--- Begin ---

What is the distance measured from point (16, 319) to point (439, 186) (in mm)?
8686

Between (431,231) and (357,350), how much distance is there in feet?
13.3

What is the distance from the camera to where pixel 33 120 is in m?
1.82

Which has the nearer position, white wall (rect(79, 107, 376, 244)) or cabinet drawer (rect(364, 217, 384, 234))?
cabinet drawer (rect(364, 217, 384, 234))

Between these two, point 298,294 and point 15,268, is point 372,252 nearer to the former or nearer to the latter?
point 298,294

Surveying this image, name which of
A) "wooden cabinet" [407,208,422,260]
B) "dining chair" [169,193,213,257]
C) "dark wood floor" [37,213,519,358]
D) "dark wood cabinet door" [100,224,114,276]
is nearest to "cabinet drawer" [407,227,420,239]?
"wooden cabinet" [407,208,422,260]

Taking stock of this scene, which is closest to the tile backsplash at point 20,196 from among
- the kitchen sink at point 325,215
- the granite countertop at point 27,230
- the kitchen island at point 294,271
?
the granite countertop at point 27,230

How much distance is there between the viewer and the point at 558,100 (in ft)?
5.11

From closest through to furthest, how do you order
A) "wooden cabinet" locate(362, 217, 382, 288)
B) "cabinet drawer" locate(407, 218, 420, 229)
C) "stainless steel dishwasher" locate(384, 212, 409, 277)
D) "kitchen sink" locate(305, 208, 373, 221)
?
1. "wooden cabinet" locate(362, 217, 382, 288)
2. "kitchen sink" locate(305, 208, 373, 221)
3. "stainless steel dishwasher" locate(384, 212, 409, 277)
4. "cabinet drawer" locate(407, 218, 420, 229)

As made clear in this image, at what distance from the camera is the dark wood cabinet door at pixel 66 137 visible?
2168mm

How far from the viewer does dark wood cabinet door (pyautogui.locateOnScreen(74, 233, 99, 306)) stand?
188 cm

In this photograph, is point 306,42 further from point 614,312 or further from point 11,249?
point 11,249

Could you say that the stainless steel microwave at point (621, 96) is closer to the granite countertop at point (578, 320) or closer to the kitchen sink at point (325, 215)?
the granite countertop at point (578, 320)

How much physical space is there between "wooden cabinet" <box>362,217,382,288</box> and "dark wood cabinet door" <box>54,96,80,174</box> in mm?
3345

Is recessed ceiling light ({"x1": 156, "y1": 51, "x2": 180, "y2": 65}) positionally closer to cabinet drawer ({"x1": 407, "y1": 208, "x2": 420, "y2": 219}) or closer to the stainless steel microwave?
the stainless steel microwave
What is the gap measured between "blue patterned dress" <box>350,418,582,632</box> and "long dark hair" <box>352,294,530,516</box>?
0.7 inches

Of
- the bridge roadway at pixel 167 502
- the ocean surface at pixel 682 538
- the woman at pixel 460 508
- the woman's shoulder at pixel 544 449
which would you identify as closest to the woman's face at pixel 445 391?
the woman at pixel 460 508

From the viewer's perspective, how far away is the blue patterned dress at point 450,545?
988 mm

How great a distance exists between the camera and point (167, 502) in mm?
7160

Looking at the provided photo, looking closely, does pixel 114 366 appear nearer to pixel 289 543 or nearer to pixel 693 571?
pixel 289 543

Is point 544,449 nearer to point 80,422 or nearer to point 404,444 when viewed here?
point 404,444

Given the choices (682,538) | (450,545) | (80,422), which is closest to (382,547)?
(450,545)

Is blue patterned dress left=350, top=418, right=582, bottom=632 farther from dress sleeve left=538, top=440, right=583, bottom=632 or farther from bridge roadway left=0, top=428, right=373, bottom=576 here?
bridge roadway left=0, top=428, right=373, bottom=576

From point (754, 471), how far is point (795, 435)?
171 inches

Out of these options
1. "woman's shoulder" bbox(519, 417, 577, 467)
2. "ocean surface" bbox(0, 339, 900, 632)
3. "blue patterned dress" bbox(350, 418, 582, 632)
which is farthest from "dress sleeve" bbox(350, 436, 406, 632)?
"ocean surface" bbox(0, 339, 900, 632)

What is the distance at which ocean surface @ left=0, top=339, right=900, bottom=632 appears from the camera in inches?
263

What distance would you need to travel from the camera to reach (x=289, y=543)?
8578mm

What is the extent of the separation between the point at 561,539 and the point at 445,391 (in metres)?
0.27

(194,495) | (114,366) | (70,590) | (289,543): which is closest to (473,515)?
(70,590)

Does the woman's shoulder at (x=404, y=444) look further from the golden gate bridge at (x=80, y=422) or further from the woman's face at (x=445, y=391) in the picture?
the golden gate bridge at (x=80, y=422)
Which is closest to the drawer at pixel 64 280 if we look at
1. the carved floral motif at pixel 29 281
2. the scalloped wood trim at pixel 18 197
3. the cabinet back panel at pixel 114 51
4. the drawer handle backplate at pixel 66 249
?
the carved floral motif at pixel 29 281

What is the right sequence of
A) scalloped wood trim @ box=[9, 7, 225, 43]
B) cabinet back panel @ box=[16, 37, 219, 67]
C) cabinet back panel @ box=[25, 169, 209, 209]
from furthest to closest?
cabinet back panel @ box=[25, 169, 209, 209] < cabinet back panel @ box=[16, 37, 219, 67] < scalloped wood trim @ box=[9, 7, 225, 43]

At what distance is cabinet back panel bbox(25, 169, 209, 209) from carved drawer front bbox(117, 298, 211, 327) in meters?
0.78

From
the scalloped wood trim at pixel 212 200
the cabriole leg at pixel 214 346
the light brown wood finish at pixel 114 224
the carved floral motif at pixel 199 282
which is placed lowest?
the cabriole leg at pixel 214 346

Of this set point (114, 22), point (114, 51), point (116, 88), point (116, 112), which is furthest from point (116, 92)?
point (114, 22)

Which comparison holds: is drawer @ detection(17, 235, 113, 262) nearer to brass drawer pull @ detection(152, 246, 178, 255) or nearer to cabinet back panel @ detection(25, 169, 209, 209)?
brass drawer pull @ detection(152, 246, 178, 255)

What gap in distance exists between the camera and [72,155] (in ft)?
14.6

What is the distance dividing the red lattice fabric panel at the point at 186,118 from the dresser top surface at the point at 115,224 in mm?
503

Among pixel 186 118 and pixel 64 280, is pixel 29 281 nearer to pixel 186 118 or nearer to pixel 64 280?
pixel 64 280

--- End ---

● **TASK DETAILS**:
Update the material above by changing each "dark wood floor" to "hardwood floor", and leave every other part the same.

● **REPLY**:
What is the distance measured from point (16, 319) to point (439, 186) (in mm)?
8686

Between (431,231) and (357,350), how much distance is there in feet?
13.3

What is the distance from the camera to where pixel 33 120 is in m?
1.82

Which has the nearer position, white wall (rect(79, 107, 376, 244)) or cabinet drawer (rect(364, 217, 384, 234))?
cabinet drawer (rect(364, 217, 384, 234))

Between these two, point 298,294 and point 15,268, is point 372,252 nearer to the former or nearer to the latter?
point 298,294

Surveying this image, name which of
A) "wooden cabinet" [407,208,422,260]
B) "dining chair" [169,193,213,257]
C) "hardwood floor" [37,213,519,358]
D) "dark wood cabinet door" [100,224,114,276]
is nearest to "cabinet drawer" [407,227,420,239]?
"wooden cabinet" [407,208,422,260]

Taking stock of this scene, which is closest to the tile backsplash at point 20,196 from among
- the kitchen sink at point 325,215
- the granite countertop at point 27,230
- the kitchen island at point 294,271
?
the granite countertop at point 27,230

How much distance is there between the viewer and the point at 558,100 (in ft)?
5.11

From closest through to furthest, how do you order
A) "wooden cabinet" locate(362, 217, 382, 288)
B) "cabinet drawer" locate(407, 218, 420, 229)
C) "stainless steel dishwasher" locate(384, 212, 409, 277)
D) "kitchen sink" locate(305, 208, 373, 221)
?
1. "wooden cabinet" locate(362, 217, 382, 288)
2. "kitchen sink" locate(305, 208, 373, 221)
3. "stainless steel dishwasher" locate(384, 212, 409, 277)
4. "cabinet drawer" locate(407, 218, 420, 229)

As made clear in this image, at what distance from the camera is the dark wood cabinet door at pixel 66 137 visible?
2168mm

How far from the viewer does dark wood cabinet door (pyautogui.locateOnScreen(74, 233, 99, 306)) stand?
188 cm

In this photograph, is point 306,42 further from point 614,312 or further from point 11,249?
point 11,249

Could you say that the stainless steel microwave at point (621, 96) is closer to the granite countertop at point (578, 320) or closer to the kitchen sink at point (325, 215)?
the granite countertop at point (578, 320)

How much physical space is there between "wooden cabinet" <box>362,217,382,288</box> and "dark wood cabinet door" <box>54,96,80,174</box> in mm?
3345

Is recessed ceiling light ({"x1": 156, "y1": 51, "x2": 180, "y2": 65}) positionally closer to cabinet drawer ({"x1": 407, "y1": 208, "x2": 420, "y2": 219}) or closer to the stainless steel microwave?
the stainless steel microwave
What is the gap measured between "blue patterned dress" <box>350,418,582,632</box> and "long dark hair" <box>352,294,530,516</box>?
0.7 inches

Of
- the bridge roadway at pixel 167 502
- the ocean surface at pixel 682 538
- the woman at pixel 460 508
- the woman's shoulder at pixel 544 449
which would you identify as closest to the woman's face at pixel 445 391?
the woman at pixel 460 508

From the viewer's perspective, how far away is the blue patterned dress at point 450,545?
988 mm

How great a distance exists between the camera and point (167, 502) in mm?
7160

Looking at the provided photo, looking closely, does pixel 114 366 appear nearer to pixel 289 543 or nearer to pixel 693 571?
pixel 289 543

Is point 544,449 nearer to point 80,422 or nearer to point 404,444 when viewed here?
point 404,444

Given the choices (682,538) | (450,545) | (80,422), which is closest to (382,547)?
(450,545)

Is blue patterned dress left=350, top=418, right=582, bottom=632 farther from dress sleeve left=538, top=440, right=583, bottom=632 or farther from bridge roadway left=0, top=428, right=373, bottom=576 here?
bridge roadway left=0, top=428, right=373, bottom=576

From point (754, 471), how far is point (795, 435)?
171 inches

Out of these options
1. "woman's shoulder" bbox(519, 417, 577, 467)
2. "ocean surface" bbox(0, 339, 900, 632)
3. "blue patterned dress" bbox(350, 418, 582, 632)
which is farthest from "dress sleeve" bbox(350, 436, 406, 632)?
"ocean surface" bbox(0, 339, 900, 632)

What is the distance at which ocean surface @ left=0, top=339, right=900, bottom=632 appears from the camera in inches?
263

What distance would you need to travel from the camera to reach (x=289, y=543)?
8578mm

What is the extent of the separation between the point at 561,539 and the point at 445,391 (in metres)?
0.27

(194,495) | (114,366) | (70,590) | (289,543): which is closest to (473,515)?
(70,590)

Does the woman's shoulder at (x=404, y=444) look further from the golden gate bridge at (x=80, y=422) or further from the woman's face at (x=445, y=391) in the picture?
the golden gate bridge at (x=80, y=422)
Which is closest to the drawer at pixel 64 280 if we look at
1. the carved floral motif at pixel 29 281
2. the scalloped wood trim at pixel 18 197
3. the cabinet back panel at pixel 114 51
4. the drawer handle backplate at pixel 66 249
?
the carved floral motif at pixel 29 281

What is the right sequence of
A) scalloped wood trim @ box=[9, 7, 225, 43]
B) cabinet back panel @ box=[16, 37, 219, 67]
C) cabinet back panel @ box=[25, 169, 209, 209]
from furthest to closest?
cabinet back panel @ box=[25, 169, 209, 209] < cabinet back panel @ box=[16, 37, 219, 67] < scalloped wood trim @ box=[9, 7, 225, 43]

At what distance is cabinet back panel bbox(25, 169, 209, 209) from carved drawer front bbox(117, 298, 211, 327) in meters?
0.78

From
the scalloped wood trim at pixel 212 200
the cabriole leg at pixel 214 346
the light brown wood finish at pixel 114 224
the carved floral motif at pixel 199 282
which is placed lowest?
the cabriole leg at pixel 214 346

Of this set point (114, 22), point (114, 51), point (116, 88), point (116, 112), which is furthest from point (116, 92)?
point (114, 22)

Which comparison holds: is drawer @ detection(17, 235, 113, 262) nearer to brass drawer pull @ detection(152, 246, 178, 255) or nearer to cabinet back panel @ detection(25, 169, 209, 209)?
brass drawer pull @ detection(152, 246, 178, 255)

What gap in distance exists between the camera and [72,155] (in ft)?
14.6

What is the distance dividing the red lattice fabric panel at the point at 186,118 from the dresser top surface at the point at 115,224 in mm?
503

Among pixel 186 118 and pixel 64 280, is pixel 29 281 nearer to pixel 186 118 or nearer to pixel 64 280?
pixel 64 280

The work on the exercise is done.